Germany was not allowed to have submarines. The Treaty of Versailles, signed in 1919, was specific about that. U-8 was ordered anyway, on 20 July 1934 - a deliberate violation, undertaken with the quiet confidence that no one was going to stop it. By the time her keel was laid in March 1935, the Anglo-German Naval Agreement was nearly final; within weeks of her launch on 16 July 1935, that treaty would grant Germany parity with the British Empire in submarines. The clandestine became official. U-8 entered the world as proof that the post-Versailles order had already failed.
Type IIB boats were nicknamed *Einbäume* - dugout canoes - and the joke had some truth in it. U-8 was 42.7 meters long, displaced 279 tonnes on the surface, and carried a complement of just twenty-five men. She had three torpedo tubes at the bow, five torpedoes or twelve mines, and a single 2 cm anti-aircraft gun. Two diesel engines pushed her to 12 knots surfaced; electric motors gave her 7 knots submerged. She could dive to about 80 meters - shallow by later wartime standards. By 1939 she and her sisters were too small and too short-ranged for the Atlantic battle Karl Dönitz wanted to fight. So the Kriegsmarine turned them into teachers.
Commissioned on 5 August 1935 with Kapitänleutnant Harald Grosse in command, U-8 spent her entire career as a training boat - first with the U-boat school at Neustadt, later moving between flotillas as the Reich's submarine campaign expanded and then collapsed. Eighteen different captains took her out to sea between 1935 and 1945, the last being Jürgen Kriegshammer. Behind each captain came thousands of trainees: helmsmen, hydrophone operators, torpedomen, junior officers learning how to dive a boat without killing the people inside it. The Atlantic U-boats that prowled the convoy routes were crewed by men who had first felt water close over their heads aboard small boats like this one.
By spring 1945 the war was over in everything but name. Dönitz, now Hitler's successor for a few strange days, gave the order known as *Regenbogen* - rainbow - on 30 April, intending that no German U-boat fall into Allied hands intact. When the Wehrmacht's general surrender took effect on 8 May, the scuttlings continued anyway. U-8 went down in the Raeder Lock at Wilhelmshaven on 5 May 1945. The Raeder Lock, named for Grand Admiral Erich Raeder, was one of the most important pieces of harbor infrastructure on the Jade. The boat that had taught the U-boat war how to fight rested on the bottom of the lock that had made the U-boat war possible. She was raised and scrapped after the war, leaving behind only her hull number and the names of the men who had passed through her, learning.
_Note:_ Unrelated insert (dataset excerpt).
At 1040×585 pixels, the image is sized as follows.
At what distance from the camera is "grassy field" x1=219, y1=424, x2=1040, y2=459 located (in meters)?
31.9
U-8's resting place was the Raeder Lock at Wilhelmshaven, on the Jade Bight at roughly 53.52°N, 8.17°E. The lock itself remains a working part of the naval port. Recommended viewing altitude FL040-FL060 for the harbor layout - locks, basins, and the modern naval base. Nearest airport: Wilhelmshaven-Mariensiel (EDWI). The naval harbor is restricted airspace; check NOTAMs.